Еще больше фамильярности и откровенности было между отцом и сыном. Саккар понял, что крупный финансист должен любить женщин и бросать на них иногда много денег. Любовь выражалась у него грубо, он предпочитал ей деньги; но в его программу входило заглядывать в альковы, оставлять кой-где на камине кредитки и пользоваться от времени до времени какой-нибудь знаменитой кокоткой в качестве раззолоченной вывески для своих спекуляций. Когда Максим окончил коллеж, отец и сын нередко сталкивались у одних и тех же дам полусвета, и оба смеялись над этим. Они были даже отчасти соперниками. Иногда, обедая в ресторане в шумной компании, Максим слышал в соседнем кабинете голос отца.

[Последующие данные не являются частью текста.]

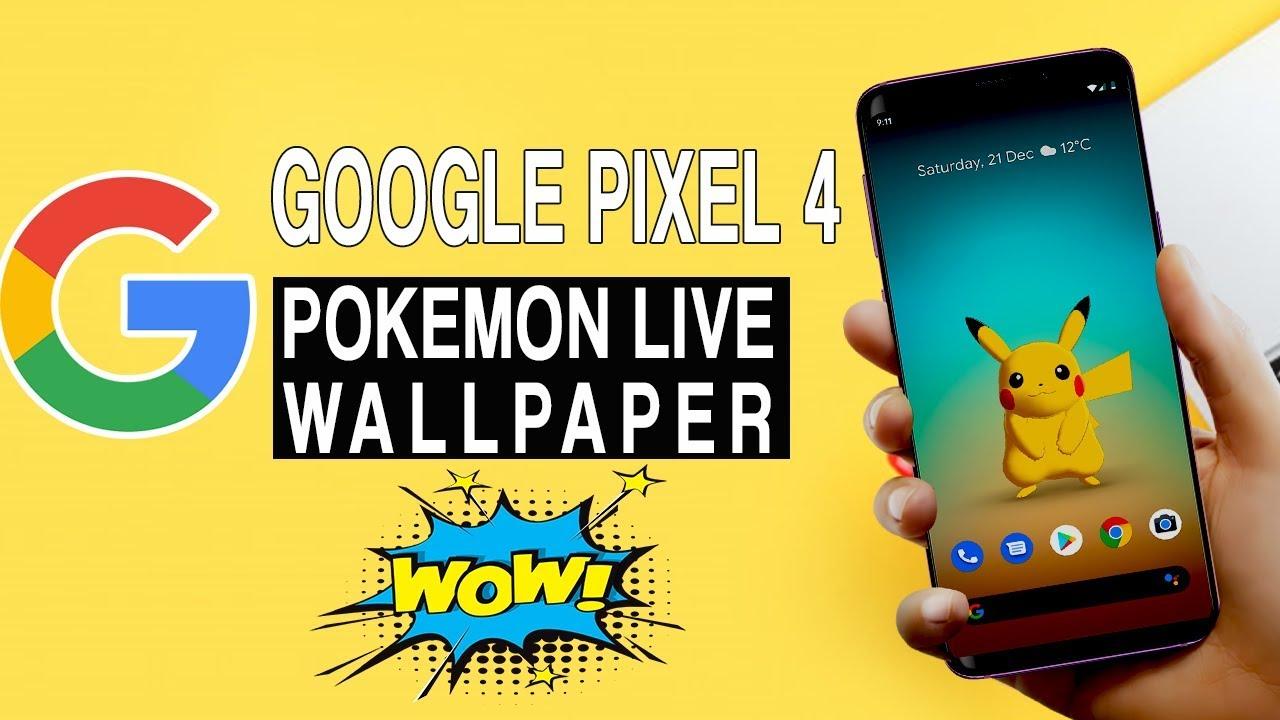 Enable Pixel 4 Pokemon Sidekick Live Wallpaper on Any ...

— Вот здорово! Папа, оказывается, рядом! — восклицал он с ужимкой, заимствованной у модного актера.
Он стучал в дверь отдельного кабинета, любопытствуя, что за дама с отцом.
— А, это ты! — говорил Саккар веселым тоном. — Входи, входи. Вы так шумите, что мы даже не слышим друг друга. Кто там с вами?
— Да Лаура д'Ориньи, Сильвия, Рачиха, кажется, еще каких-то две. Они преуморительные: лезут пальцами в блюда и кидаются салатом. У меня весь фрак залит маслом.
Отец смеялся, находил, что это очень забавно.
— Ах, молодежь, молодежь, — бормотал он. — Не то, что мы, не правда ли, милочка? Мы спокойненько покушали, а теперь пойдем баиньки.
Он брал за подбородок свою даму, ворковал ей нежности своим носовым, провансальским говором, и эта любовная песенка производила самое смешное впечатление.
— Ах, старый дуралей! — восклицала женщина. — Здравствуйте, Максим. Только из любви к вам можно согласиться ужинать с таким мошенником, как ваш папаша… Вас совсем не видно. Приходите ко мне послезавтра утром, пораньше… Нет, право, мне нужно вам кое-что сказать.
Саккар блаженно доедал маленькими глотками мороженое или фрукты, целовал женщину в плечо и добродушно предлагал:
— Знаете, деточки, если я вас стесняю, я могу уйти. А когда можно будет вернуться, позвоните.
Затем он уводил свою даму или присоединялся с ней к шумевшей в соседнем зале компании. Максим и отец его целовали одни и те же плечи, руки их обнимали одни и те же талии. Они перекликались, развалясь на диванах, вслух рассказывали друг другу секреты, которые им шептали на ухо женщины. Интимность их доходила до того, что они иногда сговаривались похитить у общества блондинку или брюнетку, приглянувшуюся одному из них.